= Beginning of Section =

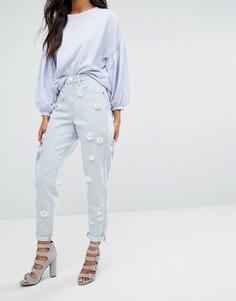 Джинсы в винтажном стиле с цветочной отделкой Lost Ink - Синий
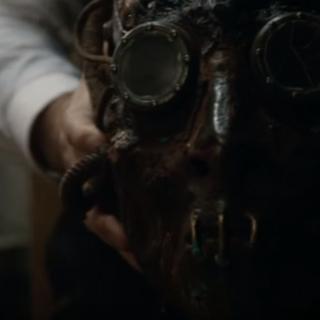 Le masque dans les mains de Vallack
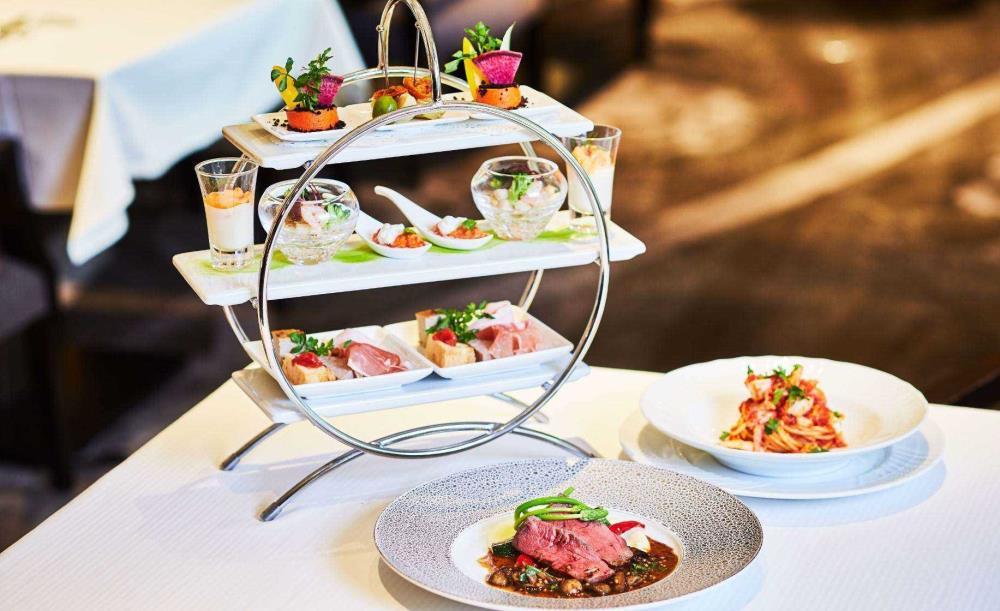 イタリアンダイニング ジリオン【10/1〜限定・贅沢ディナー★乾杯シャンパン付き】豪華3大珍味オードブル・選べるパスタやヘルシーなメイン料理を含む全6皿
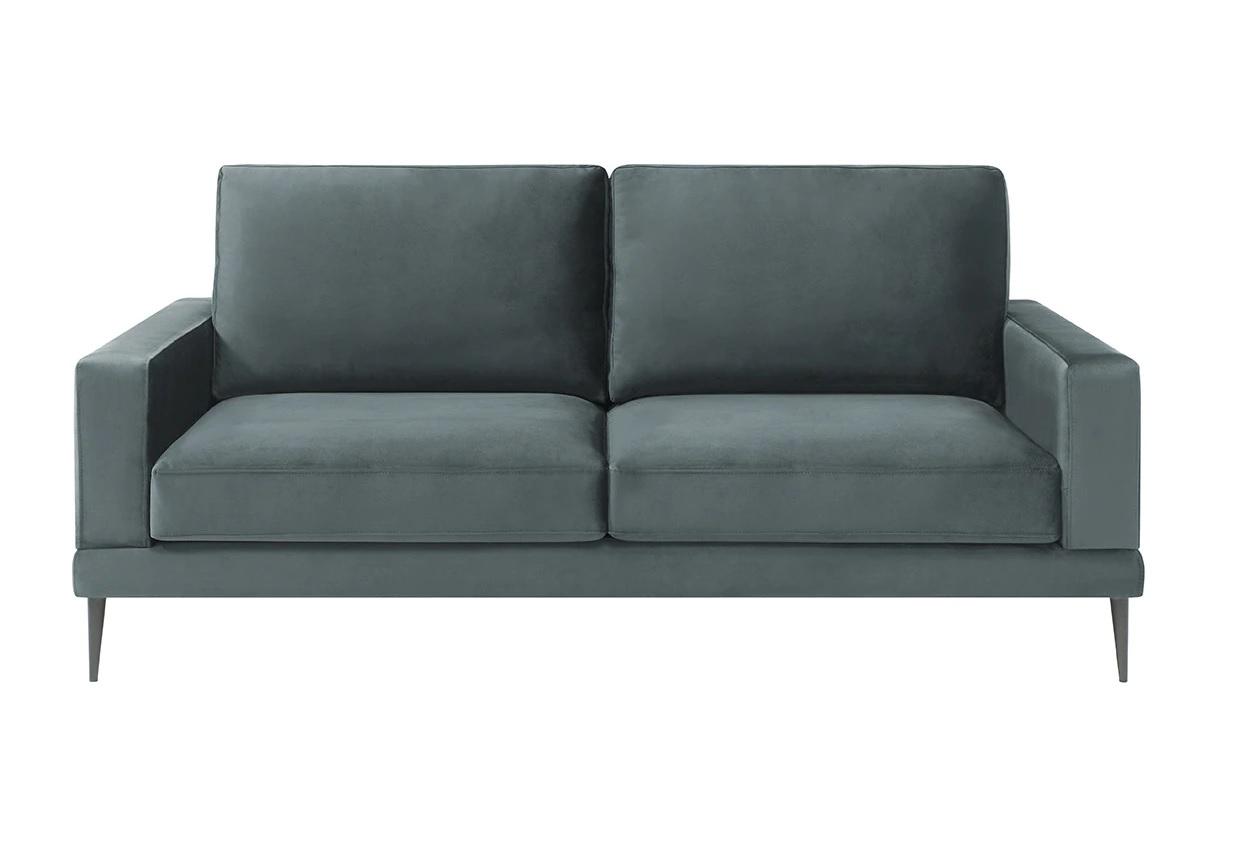 Sofá de tres plazas con patas metálicas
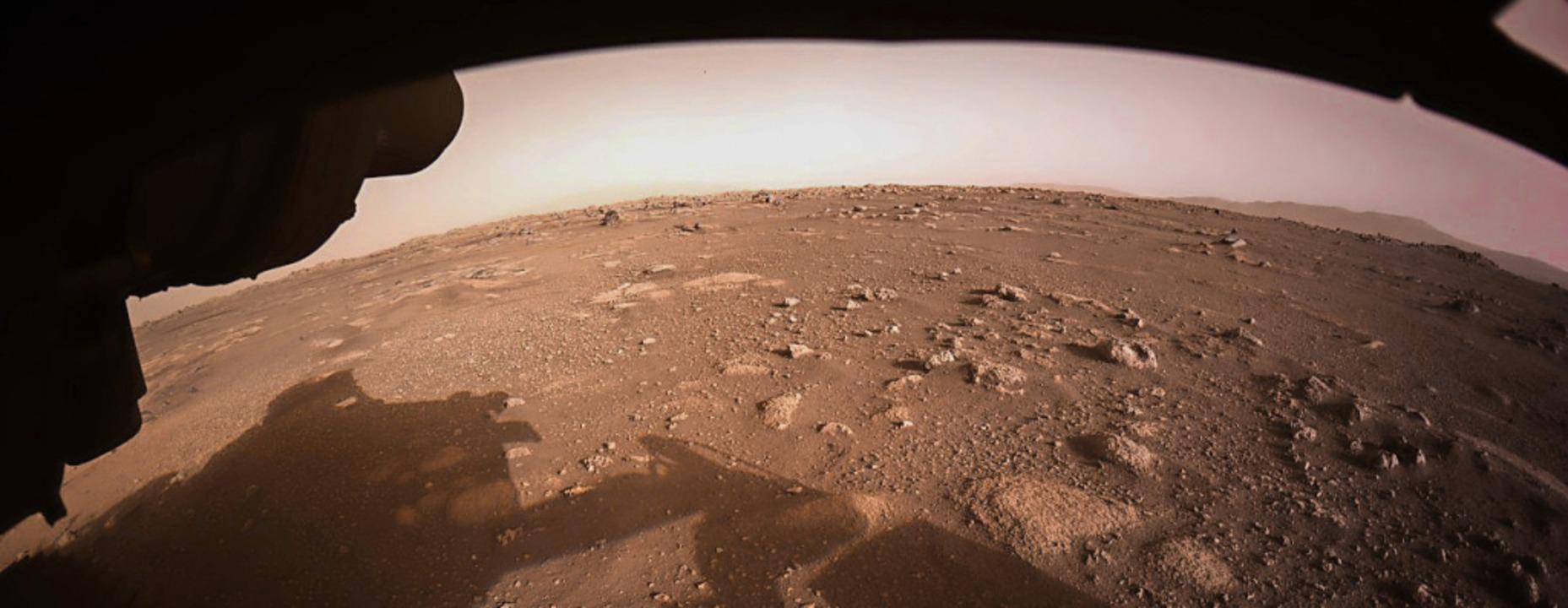 Blick in eine fremde Welt: Das von der...he des Mars hat Perseverance gemacht.   | Foto: -- (dpa)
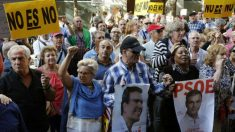 Manifestantes pro-Sánchez en la misma puerta de Ferraz donde fue expulsado un hombre por reclamar la unidad de España.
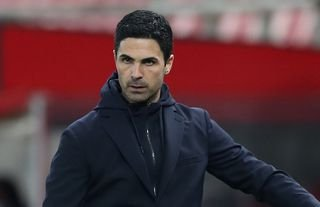 Mikel Arteta on the sidelines for Arsenal amid speculation over Tammy Abraham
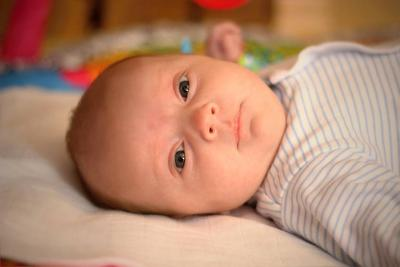 宝宝面色青紫是怎么回事是癫痫发作吗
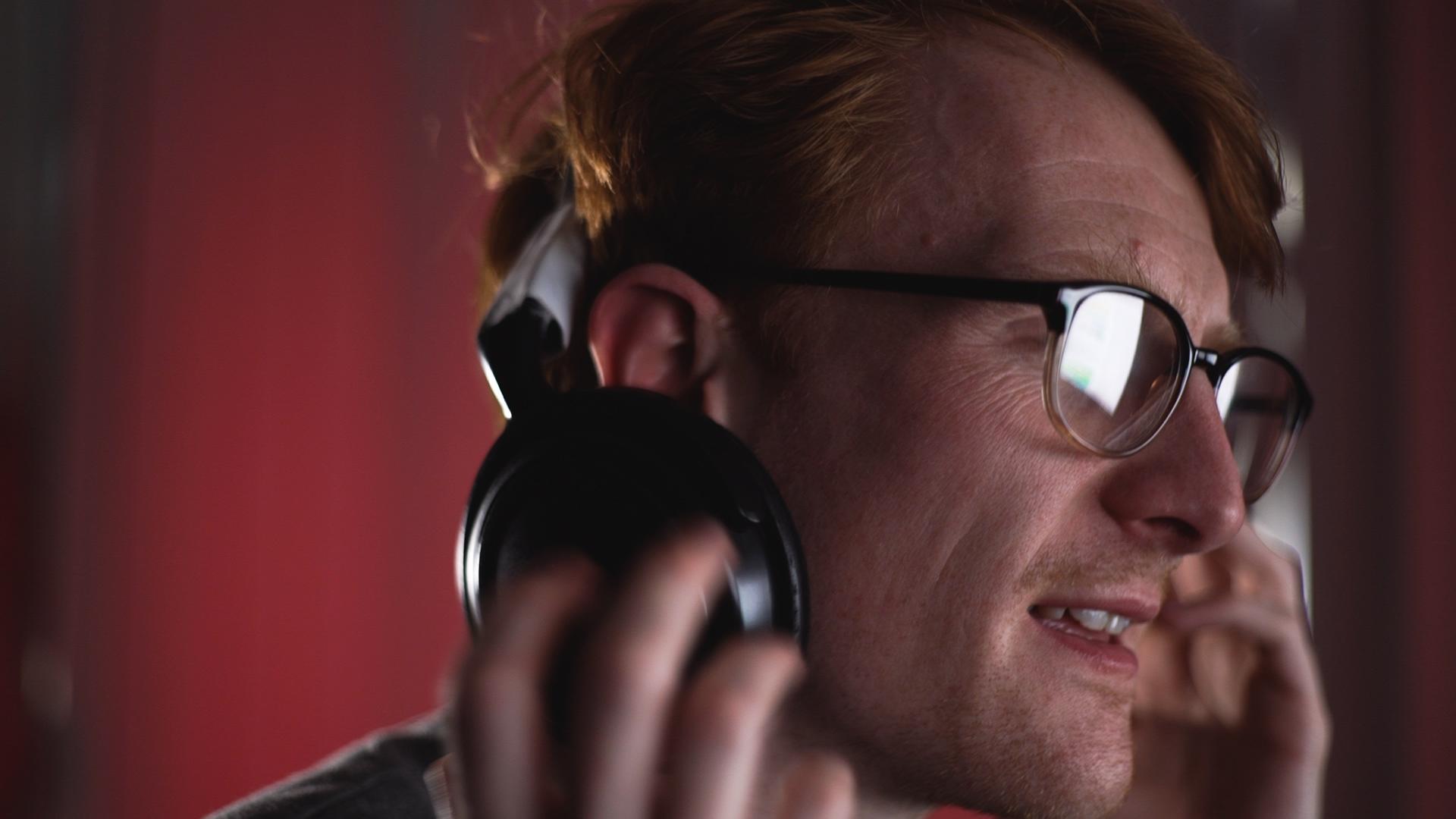 Rob's dodgy headphones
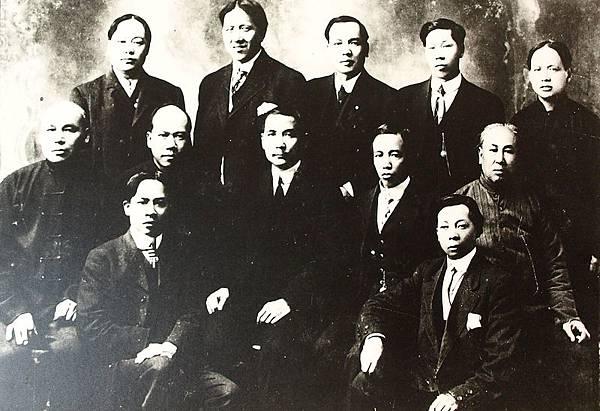 國父孫中山先生在加拿大卡加技利埠與僑胞合影(1910年2月)。(國父紀念館/國民黨文傳會)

= End of Section =

THE TASK —
The answer should match the data above word for word, with no pictures in it.

SOLUTION —
 Джинсы в винтажном стиле с цветочной отделкой Lost Ink - Синий
 Le masque dans les mains de Vallack
 イタリアンダイニング ジリオン【10/1〜限定・贅沢ディナー★乾杯シャンパン付き】豪華3大珍味オードブル・選べるパスタやヘルシーなメイン料理を含む全6皿
 Sofá de tres plazas con patas metálicas
 Blick in eine fremde Welt: Das von der...he des Mars hat Perseverance gemacht.   | Foto: -- (dpa)
 Manifestantes pro-Sánchez en la misma puerta de Ferraz donde fue expulsado un hombre por reclamar la unidad de España.
 Mikel Arteta on the sidelines for Arsenal amid speculation over Tammy Abraham
 宝宝面色青紫是怎么回事是癫痫发作吗
 Rob's dodgy headphones
 國父孫中山先生在加拿大卡加技利埠與僑胞合影(1910年2月)。(國父紀念館/國民黨文傳會)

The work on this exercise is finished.